- [Task brief]
Render the lines below as a Markdown table with two columns, Index and Line, giving each non-blank line its own numbered row in order. Leave the pictures out of the table.

- [Information provided]
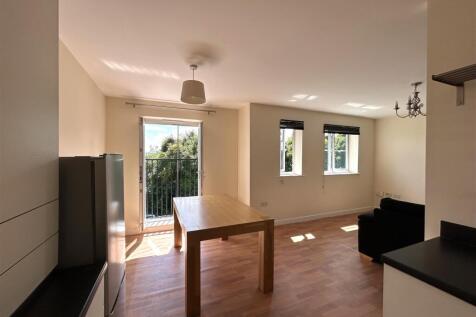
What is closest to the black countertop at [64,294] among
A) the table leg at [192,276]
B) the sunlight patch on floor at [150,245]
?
the table leg at [192,276]

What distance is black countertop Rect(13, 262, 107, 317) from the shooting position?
0.79 meters

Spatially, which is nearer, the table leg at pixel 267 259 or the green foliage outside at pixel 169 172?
the table leg at pixel 267 259

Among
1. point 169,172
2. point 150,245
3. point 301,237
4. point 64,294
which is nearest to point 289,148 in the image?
point 301,237

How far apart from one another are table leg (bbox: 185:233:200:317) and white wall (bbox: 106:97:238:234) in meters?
2.30

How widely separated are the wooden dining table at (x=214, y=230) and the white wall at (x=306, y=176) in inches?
57.0

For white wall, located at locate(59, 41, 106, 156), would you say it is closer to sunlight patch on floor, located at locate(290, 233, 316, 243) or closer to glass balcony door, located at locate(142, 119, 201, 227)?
glass balcony door, located at locate(142, 119, 201, 227)

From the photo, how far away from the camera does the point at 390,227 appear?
2549 millimetres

- [Task result]
| Index | Line |
|---|---|
| 1 | What is closest to the black countertop at [64,294] among |
| 2 | A) the table leg at [192,276] |
| 3 | B) the sunlight patch on floor at [150,245] |
| 4 | ? |
| 5 | the table leg at [192,276] |
| 6 | What distance is black countertop Rect(13, 262, 107, 317) from the shooting position? |
| 7 | 0.79 meters |
| 8 | Spatially, which is nearer, the table leg at pixel 267 259 or the green foliage outside at pixel 169 172? |
| 9 | the table leg at pixel 267 259 |
| 10 | Among |
| 11 | 1. point 169,172 |
| 12 | 2. point 150,245 |
| 13 | 3. point 301,237 |
| 14 | 4. point 64,294 |
| 15 | which is nearest to point 289,148 in the image? |
| 16 | point 301,237 |
| 17 | How far apart from one another are table leg (bbox: 185:233:200:317) and white wall (bbox: 106:97:238:234) in meters? |
| 18 | 2.30 |
| 19 | How widely separated are the wooden dining table at (x=214, y=230) and the white wall at (x=306, y=176) in inches? |
| 20 | 57.0 |
| 21 | For white wall, located at locate(59, 41, 106, 156), would you say it is closer to sunlight patch on floor, located at locate(290, 233, 316, 243) or closer to glass balcony door, located at locate(142, 119, 201, 227)? |
| 22 | glass balcony door, located at locate(142, 119, 201, 227) |
| 23 | From the photo, how far away from the camera does the point at 390,227 appear? |
| 24 | 2549 millimetres |